The market in Villa Fiorito – the birthplace of football great Diego Maradona – has gotten ever busier with an explosion in the number of so-called "blanket sellers" peddling household objects, items collected from the trash or goods bought with loans and displayed on blankets spread out on the pavement.
As Maradona looks on from several murals that hails him as a rags-to-riches hero, locals spread out used toys and frayed backpacks, ice cube trays, thermos flasks without lids, well-paged magazines, worn clothes, even blister packs of medicine and pills.
As the smell of barbecue fires and grilling meat mix with that of accumulated trash, and the sounds of children at play vie with the microphone of a street pastor, some residents also sell home-made bread.
"Whenever I manage to get clothes, or if I see something that's cheap, I buy it and resell it, which is what the majority of neighbours around here do," said vendor Gladys Gutiérrez. "They buy, resell, and that's how they manage to make a bit of extra money."
Gutiérrez, 46, normally sells cleaning products from her home, but with fewer and fewer locals able to afford them, she took out a loan to buy snacks, drinks and perfumes to sell at the market.
Her husband, a construction worker, has been out of work for a while. "People are tired, they're angry," she said.
In a country accustomed to economic crisis, Argentines are once again tightening their belts after a brief hopeful period as President Javier Milei made good on his promise of slashing inflation.
Prices have been creeping up again, consumption and production numbers are down, and the Central Bank has been battling a run on the peso amid fears of devaluation after midterm elections Sunday.
Some 40 percent of Argentina's income earners work in the informal sector with no social benefits – and many hold several jobs at once.
"It reminds me a lot of 2001," said Juana Sena, a 71-year-old market vendor, referring to the economic crash that saw Argentina default on its debt obligations – the biggest such failure in history – followed by deadly protests and the collapse of a government.
'Deepened and exacerbated'
Economist Guillermo Oliveto told AFP about 70 percent of working-class Argentines cannot make their incomes stretch beyond half a month. Some 200,000 people lost their jobs under Milei's austerity measures.
According to the IETSE economic data centre, nine out of ten Argentine families are in debt – most of it spent on food since Milei took office and slashed social spending.
"The government underestimated the impact that the real economy has on daily life, social sentiment, and consequently on electoral sentiment," said Oliveto. "Reducing inflation was a necessary condition, but it is not sufficient."
On Sunday, the people of Villa Fiorito will vote with the rest of Argentina in elections to determine whether budget-slashing Milei, whose party is in a minority, will wield more power in Congress in the second half of his term.

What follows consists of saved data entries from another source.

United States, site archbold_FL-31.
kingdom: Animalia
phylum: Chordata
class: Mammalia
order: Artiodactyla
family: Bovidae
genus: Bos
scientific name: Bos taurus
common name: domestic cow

In Argentina's presidential election of 2023, Milei got 27 percent of the neighbourhood's vote – a tally which dropped to 16 percent in a Buenos Aires Province legislative ballot in September.
Political scientist Matías Mora, a native of Villa Fiorito, said the country's economic woes did not start under Milei, though he "deepened and exacerbated it."
"People are going into debt to eat, and in the best of cases, they go into debt to start a business, but at very high rates," he said, noting that informal lenders in the neighbourhood charge between 40 percent and 50 percent monthly interest.
Mora coined the term "digital vendors" to refer to those who, outside of or in parallel with in-person fairs, offer various items through social media.
"In this new ecosystem, where social media coexists with fair booths and WhatsApp groups make up for the lack of stable employment, a logic of survival emerges that responds more to popular ingenuity than to an entrepreneurial vocation," he wrote in an article for the RedAcción news agency.
And while Argentines are known for their resilience, it comes "at the cost of mental health, physical health, and being extremely worn out," he said.